#### Work order:
Leave out the pictures, and retype the remaining data exactly.

#### Data in this exercise:

━━━━━━━━━━━━━━━━━━━━

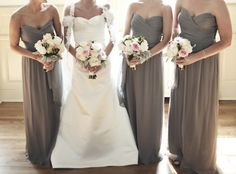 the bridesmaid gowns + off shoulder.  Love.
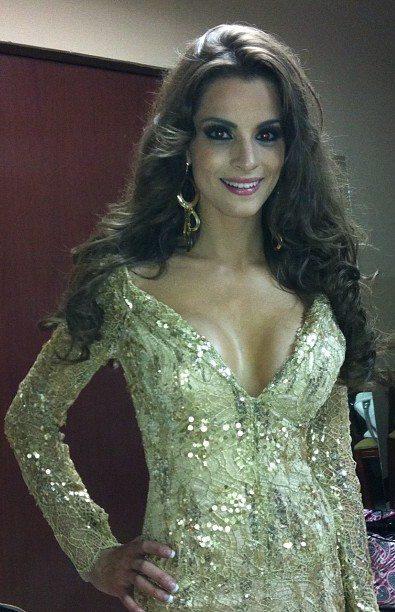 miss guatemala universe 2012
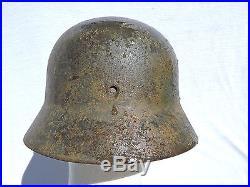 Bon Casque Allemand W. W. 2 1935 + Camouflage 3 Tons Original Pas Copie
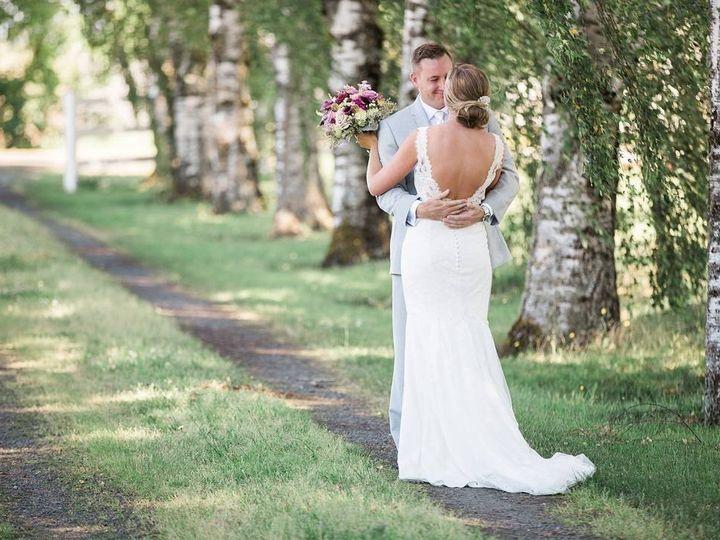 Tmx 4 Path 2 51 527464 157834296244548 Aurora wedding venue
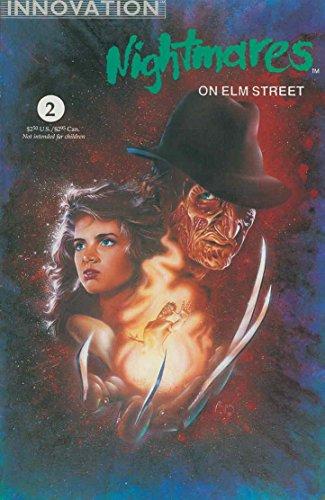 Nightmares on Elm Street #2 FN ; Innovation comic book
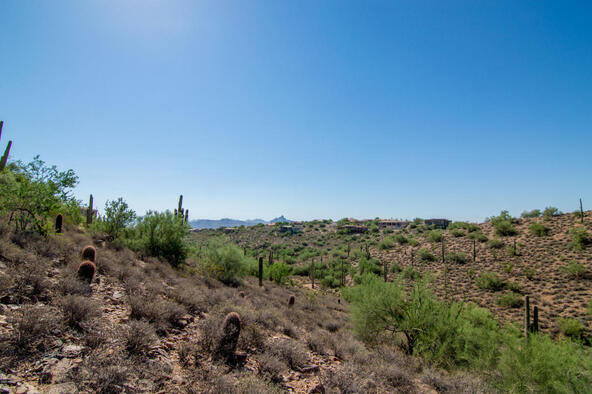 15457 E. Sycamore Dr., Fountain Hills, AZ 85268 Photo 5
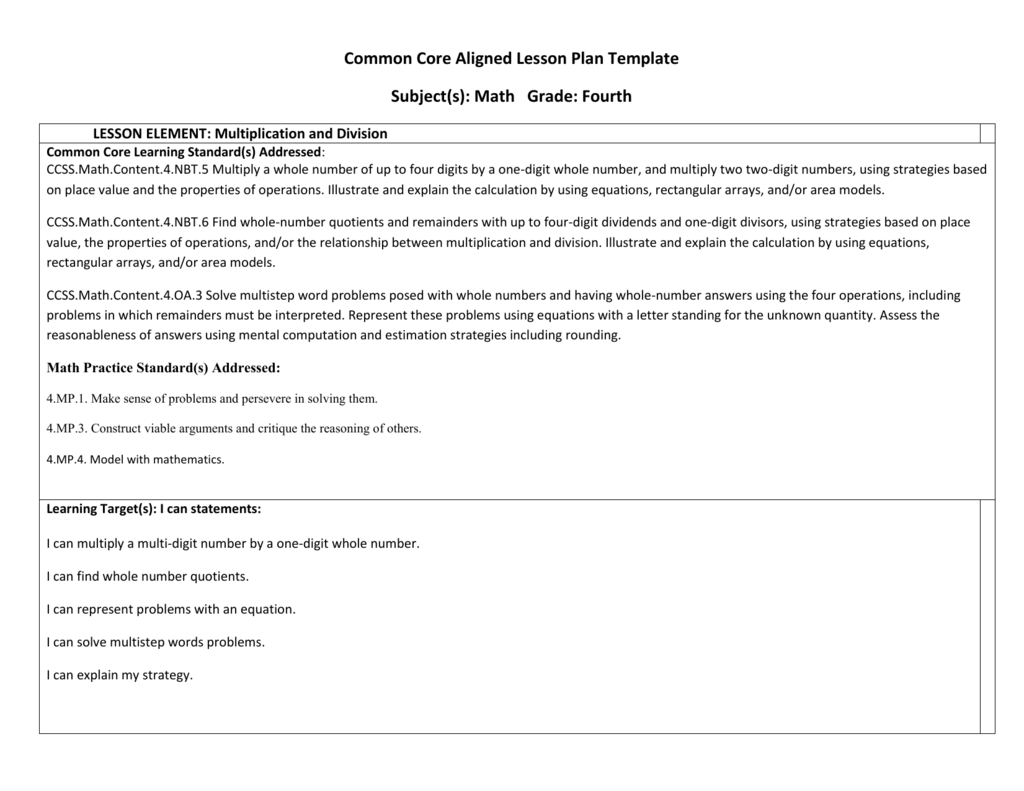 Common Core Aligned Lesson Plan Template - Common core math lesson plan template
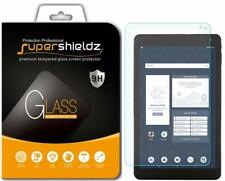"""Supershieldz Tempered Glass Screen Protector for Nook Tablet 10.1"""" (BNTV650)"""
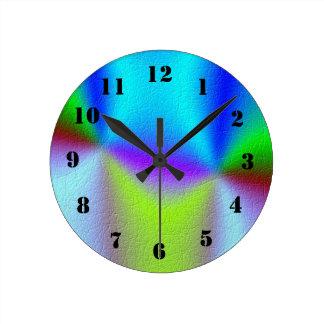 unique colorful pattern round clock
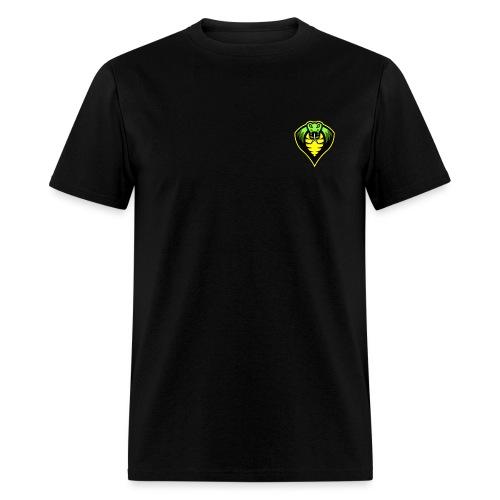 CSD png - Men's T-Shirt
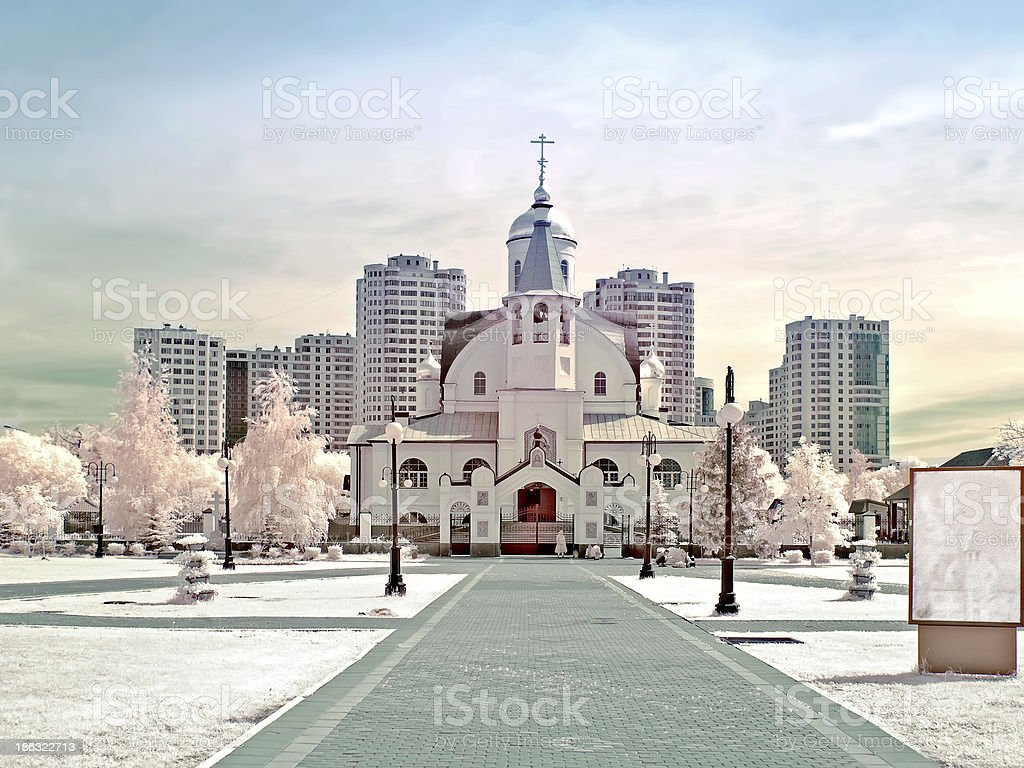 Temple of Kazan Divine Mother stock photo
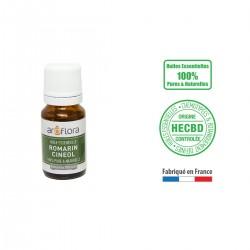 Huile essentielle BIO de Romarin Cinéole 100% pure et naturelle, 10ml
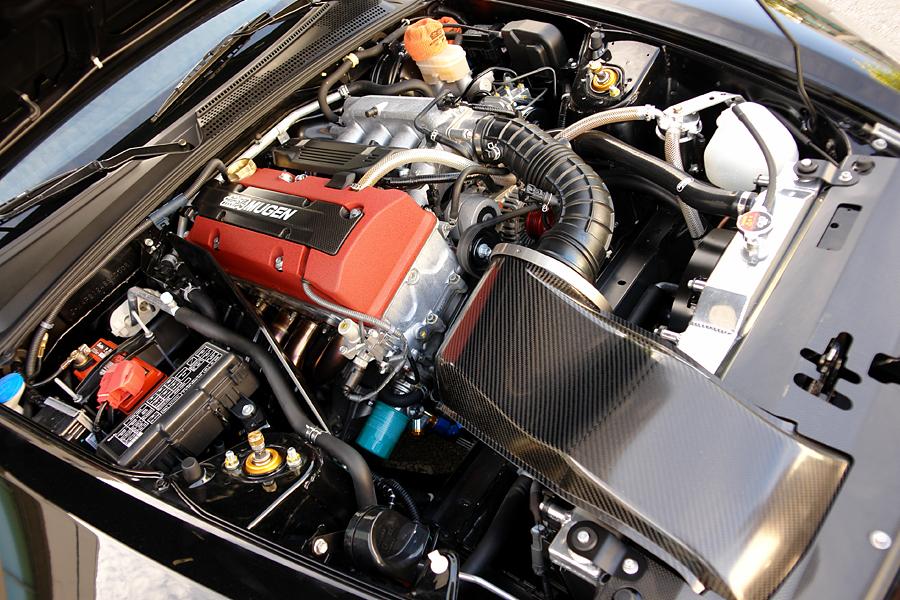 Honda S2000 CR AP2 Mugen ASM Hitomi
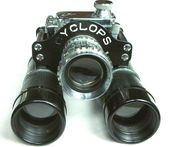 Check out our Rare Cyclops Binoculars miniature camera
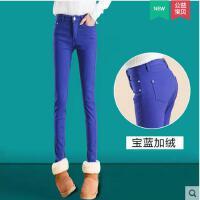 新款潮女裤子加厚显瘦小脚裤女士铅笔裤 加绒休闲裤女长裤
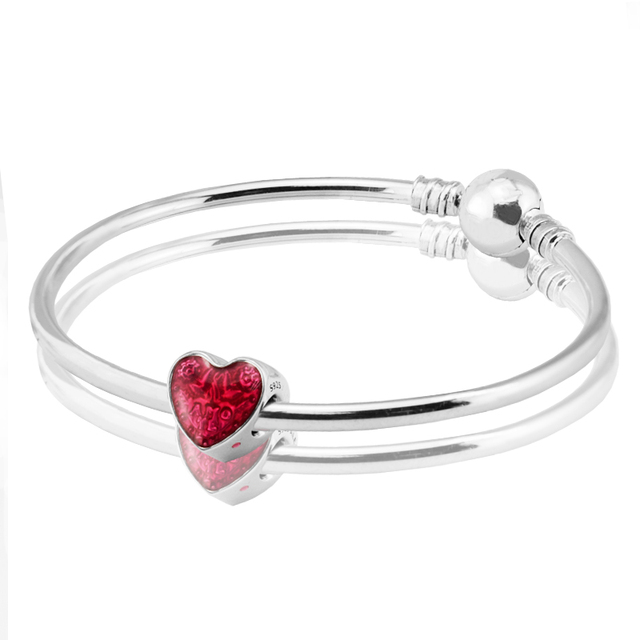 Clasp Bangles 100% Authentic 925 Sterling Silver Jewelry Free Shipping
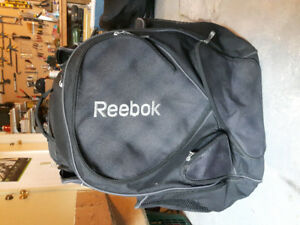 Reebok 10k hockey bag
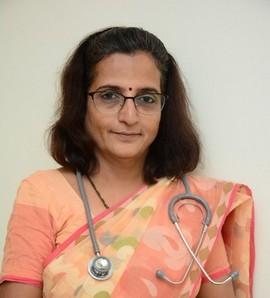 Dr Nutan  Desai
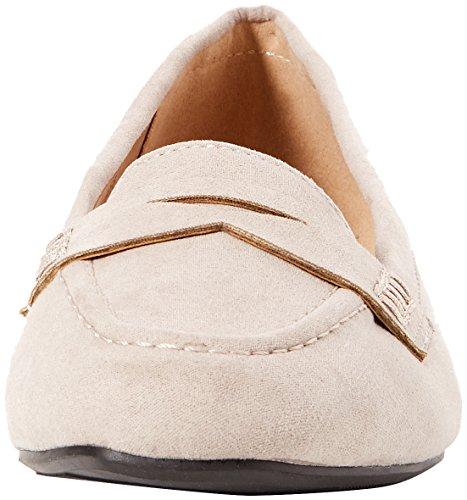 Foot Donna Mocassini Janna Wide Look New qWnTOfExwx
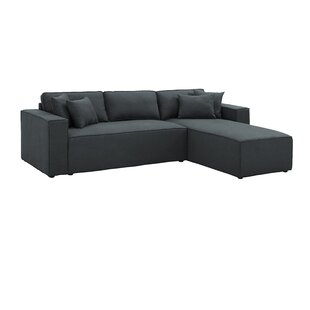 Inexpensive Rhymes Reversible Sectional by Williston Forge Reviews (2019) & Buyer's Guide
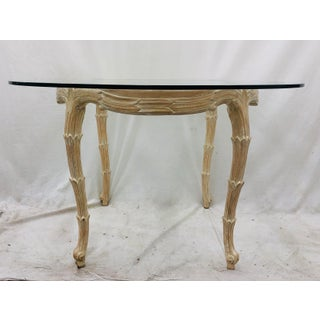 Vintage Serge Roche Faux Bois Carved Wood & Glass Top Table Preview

━━━━━━━━━━━━━━━━━━━━

#### Exercise answer:
 the bridesmaid gowns + off shoulder.  Love.
 miss guatemala universe 2012
 Bon Casque Allemand W. W. 2 1935 + Camouflage 3 Tons Original Pas Copie
 Tmx 4 Path 2 51 527464 157834296244548 Aurora wedding venue
 Nightmares on Elm Street #2 FN ; Innovation comic book
 15457 E. Sycamore Dr., Fountain Hills, AZ 85268 Photo 5
 Common Core Aligned Lesson Plan Template - Common core math lesson plan template
"""Supershieldz Tempered Glass Screen Protector for Nook Tablet 10.1"""" (BNTV650)"""
 unique colorful pattern round clock
 CSD png - Men's T-Shirt
 Temple of Kazan Divine Mother stock photo
 Huile essentielle BIO de Romarin Cinéole 100% pure et naturelle, 10ml
 Honda S2000 CR AP2 Mugen ASM Hitomi
 Check out our Rare Cyclops Binoculars miniature camera
 新款潮女裤子加厚显瘦小脚裤女士铅笔裤 加绒休闲裤女长裤
 Clasp Bangles 100% Authentic 925 Sterling Silver Jewelry Free Shipping
 Reebok 10k hockey bag
 Dr Nutan  Desai
 Foot Donna Mocassini Janna Wide Look New qWnTOfExwx
 Inexpensive Rhymes Reversible Sectional by Williston Forge Reviews (2019) & Buyer's Guide
 Vintage Serge Roche Faux Bois Carved Wood & Glass Top Table Preview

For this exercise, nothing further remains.